According to the United Nations’s refugee agency, the UNHCR, there are more people displaced by conflict in the world today than at any point since the second world war. An estimated 66 million people are currently displaced, either within their home countries or abroad. Since the 1951 United Nations Convention, a refugee has been defined as a person who, “owing to a well-founded fear of being persecuted for reasons of race, religion, nationality, membership of a particular social group or political opinion, is outside the country of his nationality and is unable or, owing to such fear, is unwilling to avail himself of the protection of that country.” Although this has been the word’s standard legal definition after its adoption in the post-war period, the 1951 refugee convention has been subsequently expanded to come to terms with the new scenarios created by the Cold War and decolonization. More recently, the challenges posed by globalization have led to a further reappraisal of the 1951 convention, which no longer seems adequate for the reality of twenty-first-century international politics.

Precisely when the 1951 convention inserted the refugee into international law, Hannah Arendt—who had fled to the United States to escape Nazi persecution—situated refugees at the center of political philosophy. In her classic work The Origins of Totalitarianism, published for the first time in English in 1951, Arendt carefully examined the condition of “stateless” people who, in losing their nationality status, were denied the very “right to have rights.” Since then, political philosophers have debated at length the moral obligations sovereign states have toward refugees, discussing whether political communities require closure to preserve the distinctiveness of cultures, or whether it is necessary to rethink the distinction between citizens and aliens as well as the relationship between sovereignty and human rights.

While political philosophy and international relations have been at the forefront of the growing field of refugee studies, history has remained at the fringe of scholarly debate and is often accused of ignoring refugee movements. As a result, refugee studies has largely developed as an ahistorical field that lacks a historical understanding of the many questions it confronts. In reality, our epoch is not the first to struggle with how to define the status of the refugee or how to treat and manage refugee flows. Refugees shaped European and global history well before the modern age; it was only that the “methodological nationalism” of nineteenth-and twentieth-century historians and social scientists failed to see it. In fact, the term “refugee” appears in English in the late seventeenth century as a translation from the French fugié, to indicate the Huguenots who had been expelled from France after the revocation of the Edict of Nantes in 1685. Already in the previous century the Reformation had provoked a long-term process of religious migration, forcing Christian, Jewish and Muslim minorities to flee and relocate to escape persecution.
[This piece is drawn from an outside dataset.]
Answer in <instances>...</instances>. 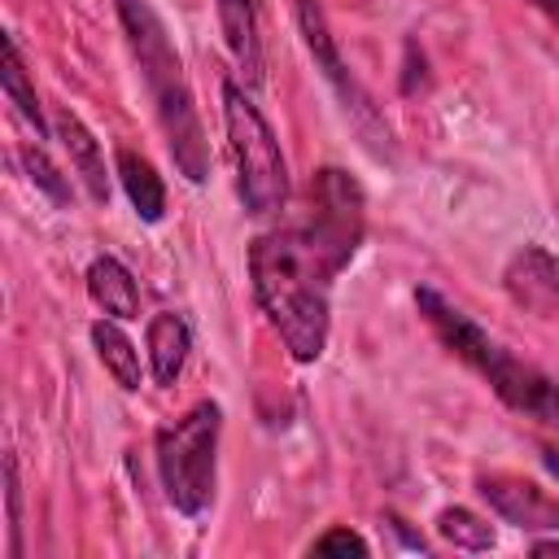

My forthcoming book, The Refugee-Diplomat. Venice, England and the Reformation, opens a new chapter in the historical study of refugees by recovering the agency of refugees in early modern diplomacy and showing that even as they were forced into exile they also contributed to shaping the new emerging system of international relations. During the early modern period, when diplomatic practices were not yet uniform or standardized, religious refugees served many different diplomatic functions and were employed as intelligencers, cultural brokers, translators, propagandists, and, at times, even as representatives and negotiators. As I show with a series of case studies, refugees were not merely intermediaries between states or carriers of information for their patrons. On the contrary, in early modern Europe they functioned as a parallel and alternative diplomatic network outside of formal channels, reproducing the authority of states while also subverting it “through their appropriation of diplomatic practices for their own purposes.”

 

Diego Pirillo is Associate Professor of Italian Studies at UC Berkeley. He specializes in the cultural and intellectual history of early modern Europe and the Atlantic world, with an emphasis on Italy, England and early America.